Sikap munafik, berpura-pura berintegritas ternyata KKN (Korupsi Kolusi dan Nepotisme), ternyata bajingan. Tidak mudah filter, dan alat ukur ketat yang harus dilakukan Komisi II DPR RI yang dipimpin Bang Ahmad Doli Kurnia. Tidak berlebihan, konsep pemurnian atau pembersihan harus diterapkan.
Jangan lagi ada oknum yang bermasalah, mereka yang pernah berurusan dengan DKPP dipilih menjadi anggota KPU. Begitupun Bawaslu. Aspek regenerasi perlu menjadi perhatian penting. Sebab, peluang monopoli dan sifat serakah akan lahir pada mereka yang telah lama berkuasa. Dalam konteks ini adalah di KPU dan Bawaslu.
Imparsial lembaga KPU dan Bawaslu juga wajib dijaga. Itu sebabnya, Komisioner penyelenggara Pemilu periode 2022-2027 mesti memiliki leadership communication. Tidak kaku. Tidak terbatas kosakata, tidak munafik. Punya konsep dan argumentasi rasional. Kaya akan pengalaman kerja yang baik, punya prestasi, bukan yang selalu bermain curang.

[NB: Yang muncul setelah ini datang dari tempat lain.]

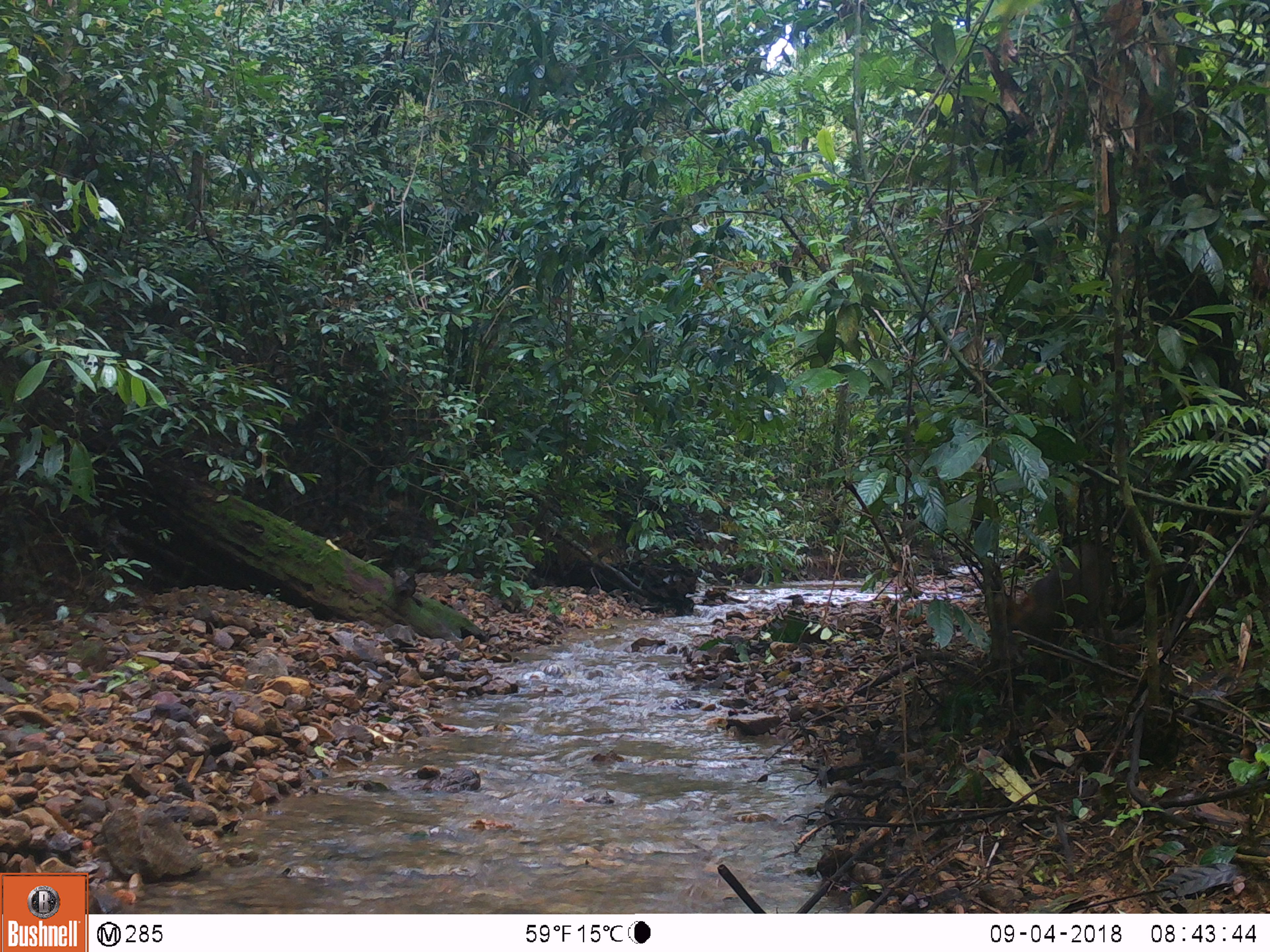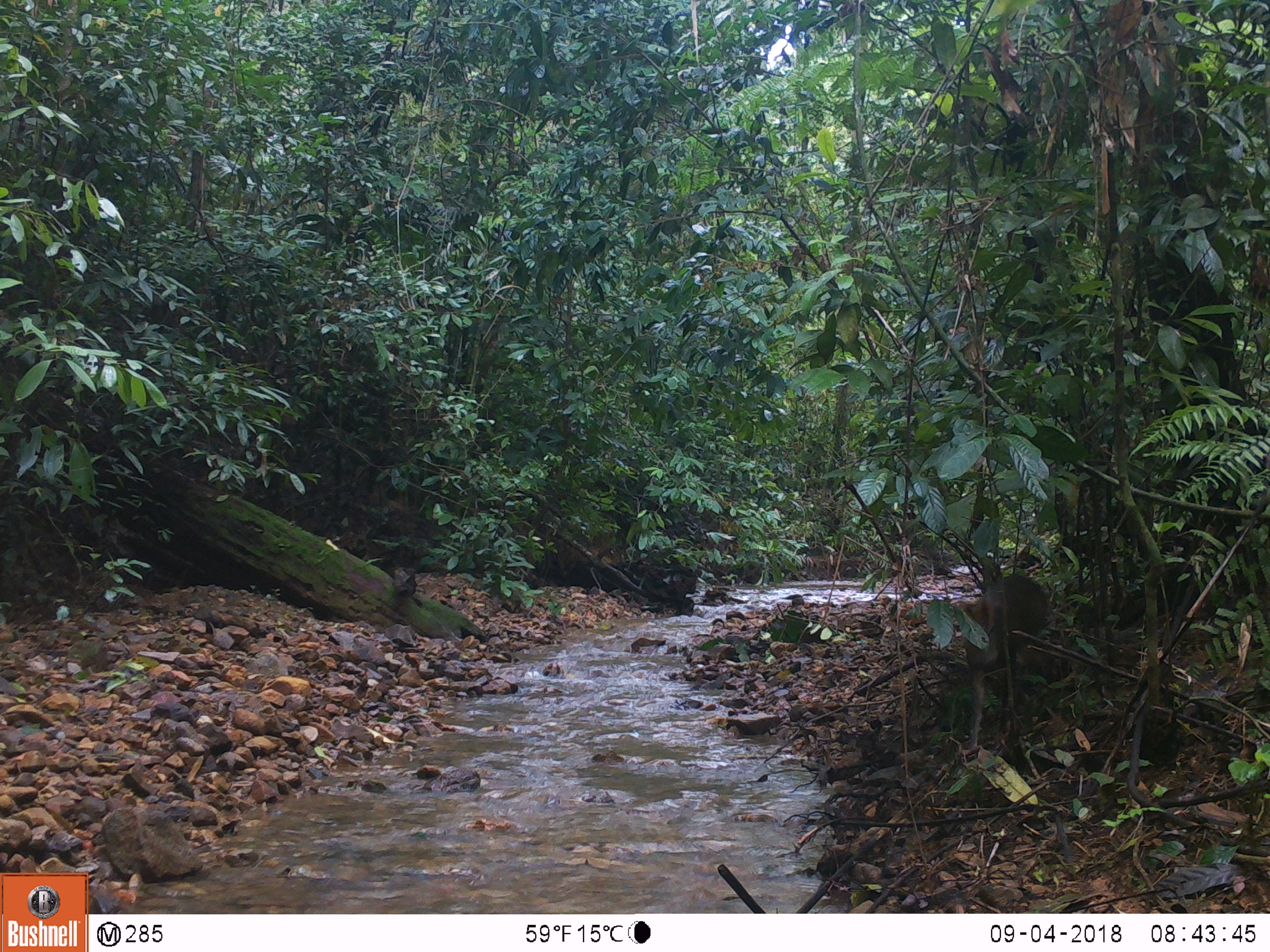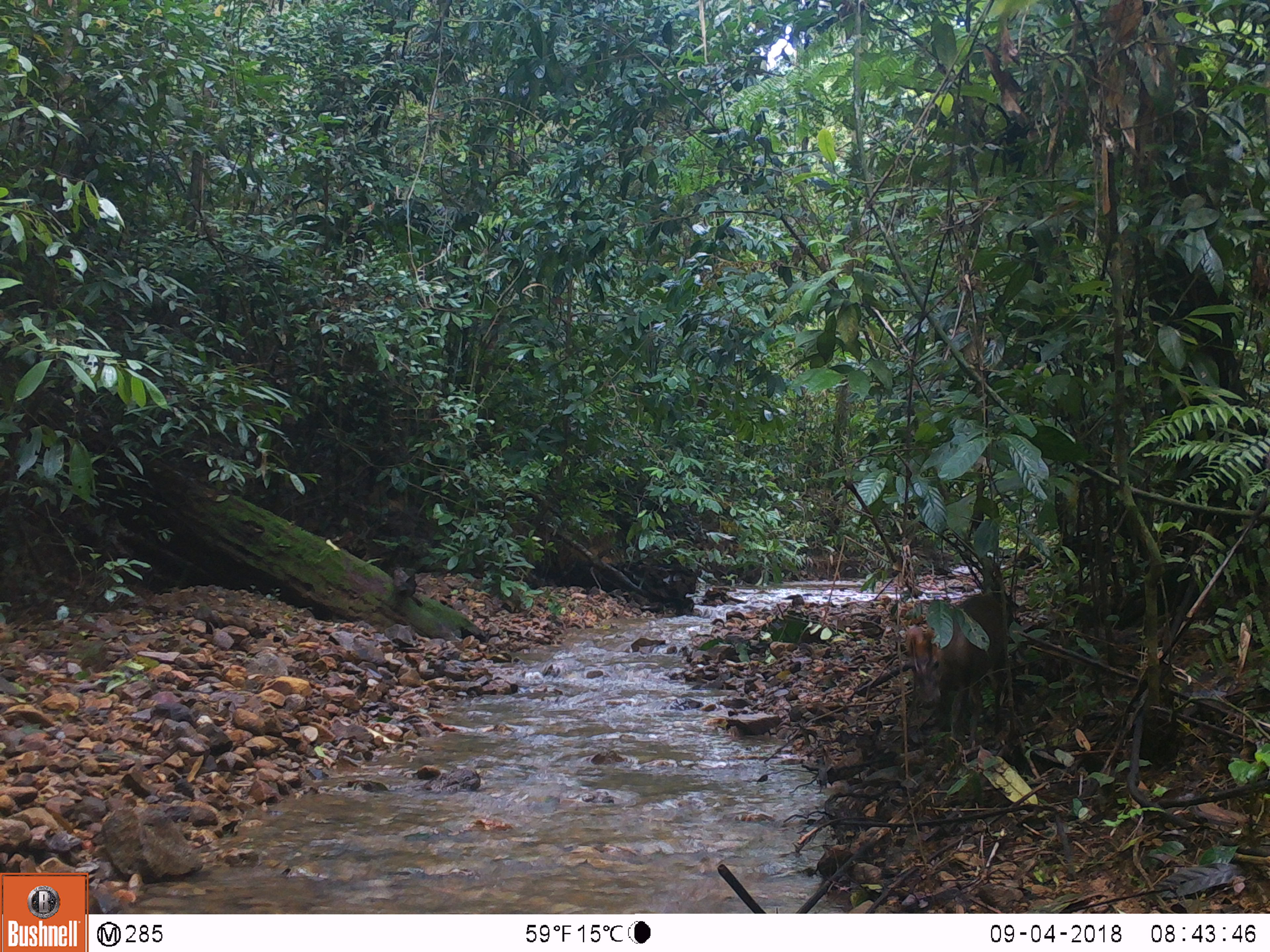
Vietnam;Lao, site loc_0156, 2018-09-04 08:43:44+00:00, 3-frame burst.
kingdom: Animalia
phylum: Chordata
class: Mammalia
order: Artiodactyla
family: Cervidae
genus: Muntiacus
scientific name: Muntiacus rooseveltorum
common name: roosevelt's muntjac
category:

Sesuai rencana (jadwal), pelaksanaan fit and proper test dari Komisi II DPR RI akan dilaksanakan tanggal, 14-16 Februari 2022. Kiranya proses transparan yang dilakukan nanti juga disertakan dengan profesional. Tidak sekedar formalitas dan penuh hura-hura.
Dari hasil tersebut melahirkan Komisioner penyelenggara Pemilu yang punya daya tarung. Merdeka dari intervensi, betul-betul berintegritas, memiliki kapasitas, kapabilitas, dan tidak munafik. Perubahan serius wajib dilakukan di KPU dan Bawaslu RI. Jangan lalai, karena dampak signifikannya tentu terjadi di KPUD dan Bawaslu daerah (Provinsi, Kabupaten/Kota).